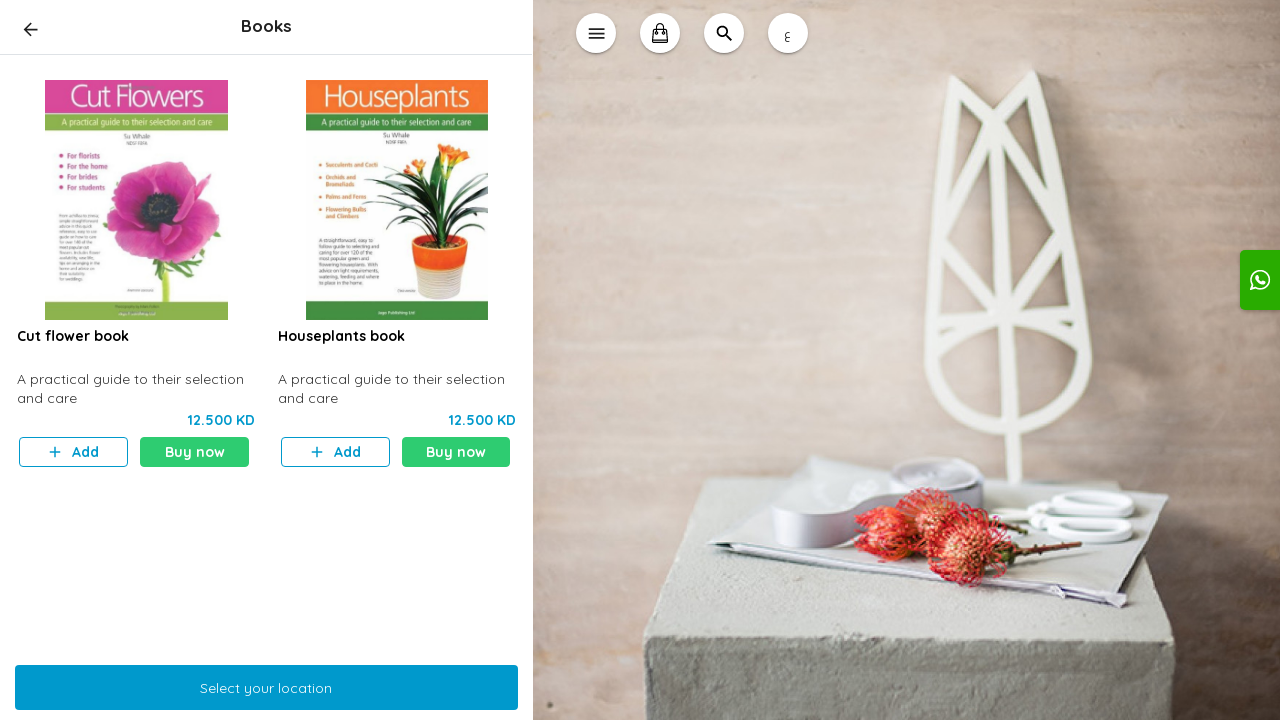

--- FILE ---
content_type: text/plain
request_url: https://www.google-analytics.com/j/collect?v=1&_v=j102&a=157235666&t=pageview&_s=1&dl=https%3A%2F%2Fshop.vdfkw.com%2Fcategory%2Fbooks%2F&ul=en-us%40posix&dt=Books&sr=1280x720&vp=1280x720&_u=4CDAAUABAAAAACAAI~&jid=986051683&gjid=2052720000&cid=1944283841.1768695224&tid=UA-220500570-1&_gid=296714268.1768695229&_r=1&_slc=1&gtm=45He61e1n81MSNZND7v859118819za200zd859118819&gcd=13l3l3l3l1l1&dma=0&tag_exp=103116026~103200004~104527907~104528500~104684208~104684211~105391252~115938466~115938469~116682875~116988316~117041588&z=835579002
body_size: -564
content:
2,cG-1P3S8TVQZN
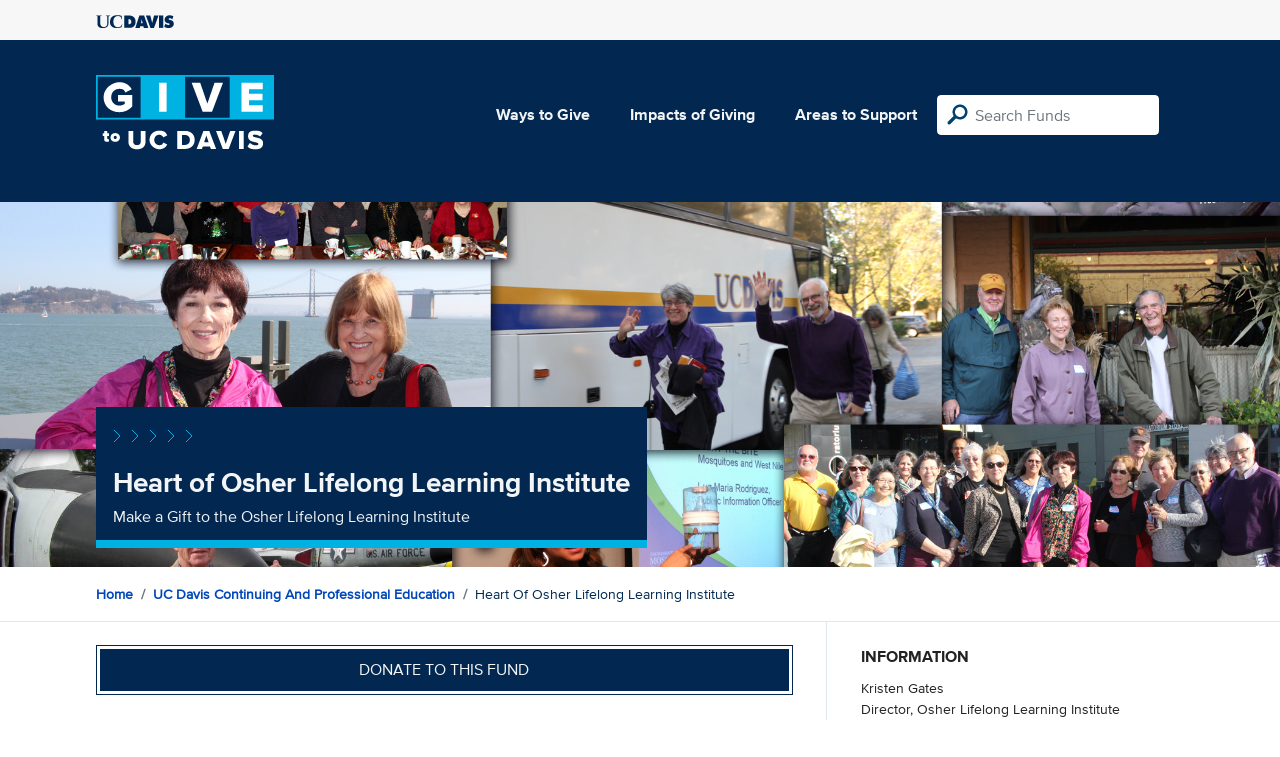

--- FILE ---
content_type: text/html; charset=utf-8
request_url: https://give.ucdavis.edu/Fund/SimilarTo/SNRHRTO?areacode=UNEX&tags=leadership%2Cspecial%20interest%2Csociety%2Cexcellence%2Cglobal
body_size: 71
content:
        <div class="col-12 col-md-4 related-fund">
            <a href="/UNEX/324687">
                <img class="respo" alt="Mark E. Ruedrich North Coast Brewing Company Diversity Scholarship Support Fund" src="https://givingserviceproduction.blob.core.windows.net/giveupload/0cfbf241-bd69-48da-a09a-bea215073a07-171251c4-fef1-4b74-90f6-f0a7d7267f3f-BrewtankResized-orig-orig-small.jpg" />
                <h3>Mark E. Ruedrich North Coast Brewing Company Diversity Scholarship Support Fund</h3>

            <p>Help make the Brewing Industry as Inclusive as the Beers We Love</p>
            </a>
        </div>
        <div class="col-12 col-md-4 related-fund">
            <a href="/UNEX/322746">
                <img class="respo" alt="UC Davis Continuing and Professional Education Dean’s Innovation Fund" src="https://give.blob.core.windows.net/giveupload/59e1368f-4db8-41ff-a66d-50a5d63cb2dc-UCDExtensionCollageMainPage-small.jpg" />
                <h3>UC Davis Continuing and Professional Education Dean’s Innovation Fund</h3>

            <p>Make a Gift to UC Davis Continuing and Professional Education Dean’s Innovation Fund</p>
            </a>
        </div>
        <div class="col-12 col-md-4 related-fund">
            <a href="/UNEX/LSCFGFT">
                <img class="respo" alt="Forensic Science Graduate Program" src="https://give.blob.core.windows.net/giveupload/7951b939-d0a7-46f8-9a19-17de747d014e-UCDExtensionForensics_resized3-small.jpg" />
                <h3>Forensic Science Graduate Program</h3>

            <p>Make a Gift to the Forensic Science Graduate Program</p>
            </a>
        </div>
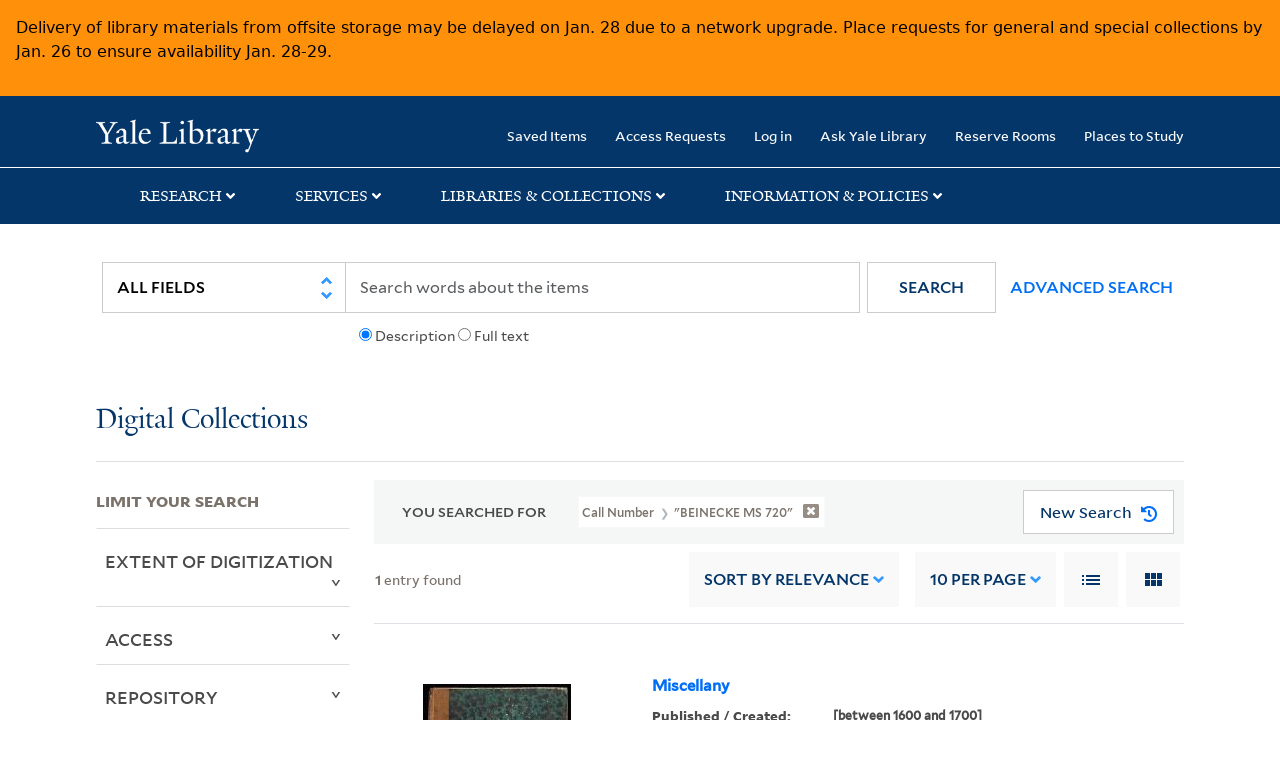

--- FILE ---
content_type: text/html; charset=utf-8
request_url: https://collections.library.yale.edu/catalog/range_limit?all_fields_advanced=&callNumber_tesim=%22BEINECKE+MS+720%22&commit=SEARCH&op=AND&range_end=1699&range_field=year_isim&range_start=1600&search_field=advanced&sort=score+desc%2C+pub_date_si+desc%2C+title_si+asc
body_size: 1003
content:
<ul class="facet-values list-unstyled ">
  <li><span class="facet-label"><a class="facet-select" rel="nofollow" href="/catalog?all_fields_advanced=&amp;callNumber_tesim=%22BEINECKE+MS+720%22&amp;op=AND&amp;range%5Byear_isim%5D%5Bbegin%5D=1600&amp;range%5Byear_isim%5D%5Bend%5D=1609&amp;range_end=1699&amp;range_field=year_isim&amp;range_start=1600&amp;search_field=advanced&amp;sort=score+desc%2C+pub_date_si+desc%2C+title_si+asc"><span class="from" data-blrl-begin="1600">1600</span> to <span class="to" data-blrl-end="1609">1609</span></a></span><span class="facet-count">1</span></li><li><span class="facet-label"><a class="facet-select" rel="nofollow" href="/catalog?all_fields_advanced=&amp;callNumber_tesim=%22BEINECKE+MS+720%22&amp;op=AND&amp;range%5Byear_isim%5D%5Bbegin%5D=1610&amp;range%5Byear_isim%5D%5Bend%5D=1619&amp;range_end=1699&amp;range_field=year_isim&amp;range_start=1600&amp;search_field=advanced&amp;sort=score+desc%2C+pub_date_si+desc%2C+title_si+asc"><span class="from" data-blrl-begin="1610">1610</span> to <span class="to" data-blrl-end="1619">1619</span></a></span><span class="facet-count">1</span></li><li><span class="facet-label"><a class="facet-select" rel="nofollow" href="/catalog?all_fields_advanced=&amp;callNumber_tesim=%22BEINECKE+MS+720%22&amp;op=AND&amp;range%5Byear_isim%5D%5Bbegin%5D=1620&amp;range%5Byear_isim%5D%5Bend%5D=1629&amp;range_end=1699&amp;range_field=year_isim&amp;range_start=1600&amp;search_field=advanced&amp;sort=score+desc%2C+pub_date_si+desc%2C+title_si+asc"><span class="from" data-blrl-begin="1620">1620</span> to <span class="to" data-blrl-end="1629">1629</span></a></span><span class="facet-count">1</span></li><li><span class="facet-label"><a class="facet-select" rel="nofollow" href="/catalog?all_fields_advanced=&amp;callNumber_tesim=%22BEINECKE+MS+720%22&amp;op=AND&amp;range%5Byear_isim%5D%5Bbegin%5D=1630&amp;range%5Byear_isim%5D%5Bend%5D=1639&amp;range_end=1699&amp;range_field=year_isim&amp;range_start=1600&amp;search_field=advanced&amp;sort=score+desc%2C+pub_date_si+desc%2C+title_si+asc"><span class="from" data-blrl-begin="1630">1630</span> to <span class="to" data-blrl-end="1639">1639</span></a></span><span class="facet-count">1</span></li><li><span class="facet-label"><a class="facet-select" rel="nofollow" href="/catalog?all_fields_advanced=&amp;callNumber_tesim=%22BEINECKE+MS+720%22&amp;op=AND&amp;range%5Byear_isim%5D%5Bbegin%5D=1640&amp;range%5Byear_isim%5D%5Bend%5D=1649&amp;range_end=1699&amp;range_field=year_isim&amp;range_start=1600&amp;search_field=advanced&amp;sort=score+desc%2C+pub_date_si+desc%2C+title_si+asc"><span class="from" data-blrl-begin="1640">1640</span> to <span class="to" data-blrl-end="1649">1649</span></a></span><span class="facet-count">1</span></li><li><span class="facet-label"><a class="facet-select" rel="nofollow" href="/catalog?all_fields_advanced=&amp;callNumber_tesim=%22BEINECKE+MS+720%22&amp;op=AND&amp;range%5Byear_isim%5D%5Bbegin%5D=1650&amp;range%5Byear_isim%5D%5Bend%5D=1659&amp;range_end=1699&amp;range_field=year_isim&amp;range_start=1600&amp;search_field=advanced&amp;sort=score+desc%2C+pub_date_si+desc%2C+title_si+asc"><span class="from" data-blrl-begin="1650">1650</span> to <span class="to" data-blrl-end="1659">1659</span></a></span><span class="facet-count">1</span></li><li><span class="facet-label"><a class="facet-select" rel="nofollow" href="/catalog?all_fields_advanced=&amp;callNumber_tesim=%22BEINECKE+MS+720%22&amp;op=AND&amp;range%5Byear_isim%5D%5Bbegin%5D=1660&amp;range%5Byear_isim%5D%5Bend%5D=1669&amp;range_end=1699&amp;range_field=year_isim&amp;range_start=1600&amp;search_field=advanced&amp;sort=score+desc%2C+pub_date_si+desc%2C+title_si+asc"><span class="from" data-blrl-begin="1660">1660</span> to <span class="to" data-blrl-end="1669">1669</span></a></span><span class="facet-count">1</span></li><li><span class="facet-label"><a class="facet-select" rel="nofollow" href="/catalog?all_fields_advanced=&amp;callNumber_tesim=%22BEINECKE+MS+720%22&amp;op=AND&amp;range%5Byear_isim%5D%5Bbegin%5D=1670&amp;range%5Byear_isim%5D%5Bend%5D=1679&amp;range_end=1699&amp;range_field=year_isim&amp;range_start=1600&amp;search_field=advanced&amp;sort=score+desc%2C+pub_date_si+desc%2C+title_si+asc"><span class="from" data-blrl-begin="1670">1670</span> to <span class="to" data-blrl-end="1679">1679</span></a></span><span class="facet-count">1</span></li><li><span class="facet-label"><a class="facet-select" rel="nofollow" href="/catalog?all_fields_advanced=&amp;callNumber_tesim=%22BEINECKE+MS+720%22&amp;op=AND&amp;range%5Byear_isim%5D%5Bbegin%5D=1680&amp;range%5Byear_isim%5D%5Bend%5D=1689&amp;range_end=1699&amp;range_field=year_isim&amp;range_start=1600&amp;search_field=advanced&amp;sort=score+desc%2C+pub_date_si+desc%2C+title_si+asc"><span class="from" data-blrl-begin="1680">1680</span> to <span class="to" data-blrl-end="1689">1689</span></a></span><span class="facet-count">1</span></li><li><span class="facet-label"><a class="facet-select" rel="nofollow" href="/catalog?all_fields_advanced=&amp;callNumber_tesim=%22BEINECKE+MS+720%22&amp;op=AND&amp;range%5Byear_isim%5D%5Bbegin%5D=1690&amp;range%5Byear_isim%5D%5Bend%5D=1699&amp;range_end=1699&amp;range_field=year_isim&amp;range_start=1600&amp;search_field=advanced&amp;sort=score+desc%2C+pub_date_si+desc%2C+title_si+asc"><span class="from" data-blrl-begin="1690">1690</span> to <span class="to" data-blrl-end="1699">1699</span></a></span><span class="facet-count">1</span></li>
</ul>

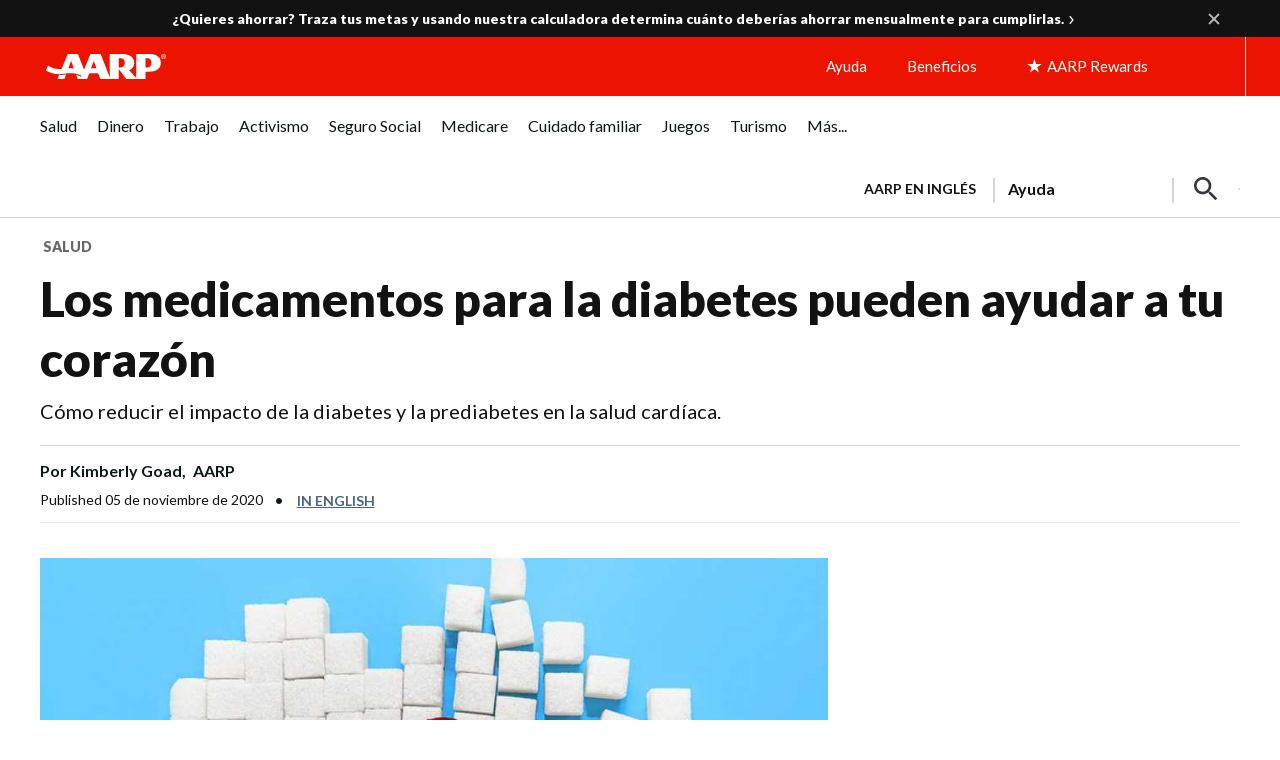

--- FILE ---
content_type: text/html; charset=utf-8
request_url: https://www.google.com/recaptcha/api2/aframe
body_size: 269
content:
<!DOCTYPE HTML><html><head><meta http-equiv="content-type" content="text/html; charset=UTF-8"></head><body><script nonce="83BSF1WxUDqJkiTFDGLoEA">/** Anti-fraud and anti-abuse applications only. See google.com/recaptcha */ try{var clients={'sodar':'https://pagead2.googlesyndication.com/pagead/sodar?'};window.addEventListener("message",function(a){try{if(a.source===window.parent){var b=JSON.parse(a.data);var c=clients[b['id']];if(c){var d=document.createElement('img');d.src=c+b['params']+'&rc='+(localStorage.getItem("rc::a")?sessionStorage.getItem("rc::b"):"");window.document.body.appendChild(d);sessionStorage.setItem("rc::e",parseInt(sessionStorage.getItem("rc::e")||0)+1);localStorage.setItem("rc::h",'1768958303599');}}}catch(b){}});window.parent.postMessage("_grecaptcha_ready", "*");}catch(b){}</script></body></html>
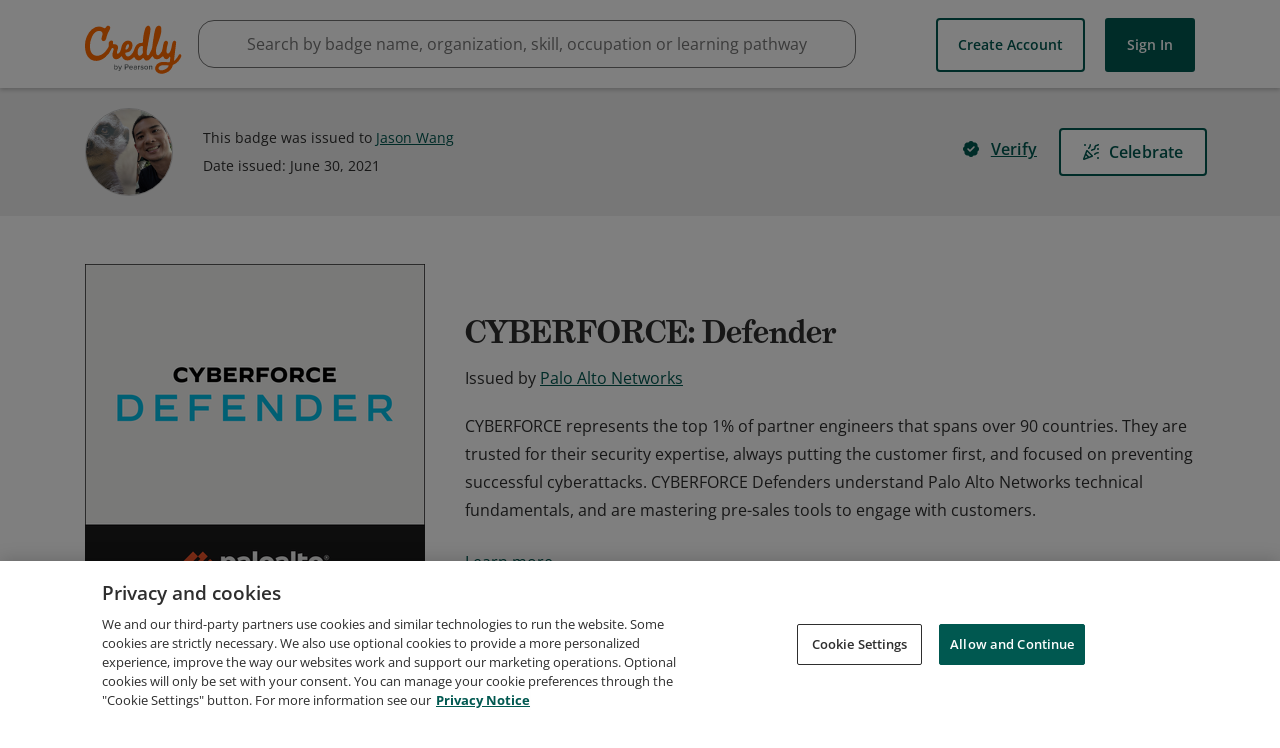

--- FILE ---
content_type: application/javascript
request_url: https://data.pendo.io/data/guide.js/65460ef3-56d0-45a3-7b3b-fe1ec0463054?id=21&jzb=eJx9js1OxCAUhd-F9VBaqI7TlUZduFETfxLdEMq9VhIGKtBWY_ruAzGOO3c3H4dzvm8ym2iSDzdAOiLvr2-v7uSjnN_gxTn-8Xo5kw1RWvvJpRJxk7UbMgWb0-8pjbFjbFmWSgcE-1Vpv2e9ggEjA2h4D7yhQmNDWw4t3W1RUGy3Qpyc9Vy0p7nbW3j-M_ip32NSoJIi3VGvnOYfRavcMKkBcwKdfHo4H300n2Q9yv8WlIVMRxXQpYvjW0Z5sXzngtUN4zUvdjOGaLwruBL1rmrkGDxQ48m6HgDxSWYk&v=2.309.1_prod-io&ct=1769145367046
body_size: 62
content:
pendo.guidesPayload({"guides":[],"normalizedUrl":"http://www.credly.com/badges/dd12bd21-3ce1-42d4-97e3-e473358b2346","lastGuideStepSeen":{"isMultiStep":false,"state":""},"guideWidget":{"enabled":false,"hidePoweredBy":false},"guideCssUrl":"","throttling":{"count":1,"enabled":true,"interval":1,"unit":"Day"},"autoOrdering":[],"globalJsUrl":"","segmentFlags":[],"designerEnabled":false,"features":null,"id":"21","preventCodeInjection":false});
*-*-*
WHAT IS EXPECTED
Go through the entries and copy each line holding the string "UNEX".

RESPONSE BOX
request_url: https://give.ucdavis.edu/Fund/SimilarTo/SNRHRTO?areacode=UNEX&tags=leadership%2Cspecial%20interest%2Csociety%2Cexcellence%2Cglobal
            <a href="/UNEX/324687">
            <a href="/UNEX/322746">
            <a href="/UNEX/LSCFGFT">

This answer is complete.